Norwegian plans could bolster covered quality, but spring supply surprise

Jan 10th, 2013

Florian Eichert, senior covered bond analyst, Crédit Agricole CIB, explores how Norwegian regulatory initiatives could affect Norwegian covered bonds and affect supply dynamics in 2013. 

A lot of ink has already been spilled on the announcement by the Norwegian FSA in October that covered bond issuance could potentially be limited.

The FSA (Finanstilsynet) acknowledged the positive role covered bonds play, but stated that it was becoming concerned about asset encumbrance and also about the role covered bonds were playing in fuelling the housing boom in the country.

In general, while regulators are doing everything they can these days to make covered bond products stronger, they are beginning to try to move issuers away from relying solely on the funding provided by covered bonds and to save some firepower for worse times. This is a bit schizophrenic, as the introduction of bail-ins for senior unsecured debt played a big part in shifting the focus onto covered bonds in the first place — but this is not the place to get into a lengthy discussion about this.

In any case, on 19 December the Norwegians added to their asset encumbrance comments from October by suggesting higher risk weights for mortgages and proposing a strengthening of their covered bond product. Both comments fit perfectly into this picture — make the product stronger but try to avoid an overreliance on it as a funding source.

Plan to grant covered bond issuers access to central bank liquidity

On 19 December, the Norwegian Ministry of Finance asked the Norwegian FSA and the Norwegian central bank to consider granting Norwegian covered bond issuers a limited banking licence.
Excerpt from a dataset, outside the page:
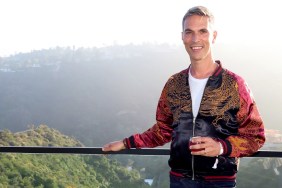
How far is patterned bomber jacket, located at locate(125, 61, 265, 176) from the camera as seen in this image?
5.33 feet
Up until now, the so-called Boligkreditts have only had a licence as a credit institution.

Something that doesn’t sound like much — or like something that could only get analysts excited and not people with a life — is in fact a rather significant change:

If the status change were to be approved, the Boligkreditts would gain access to central bank liquidity, which is something they currently do not have.

Moody’s has already commented on the proposal, saying that this additional option for generating liquidity would “increase the likelihood of timely payment for covered bond holders”.

We do not see how this change could be enough to improve Norwegian Timely Payment Indicators even further as most already have TPIs of “high”. The exception to this is DNB with a TPI of “probable”, so it could be of help here.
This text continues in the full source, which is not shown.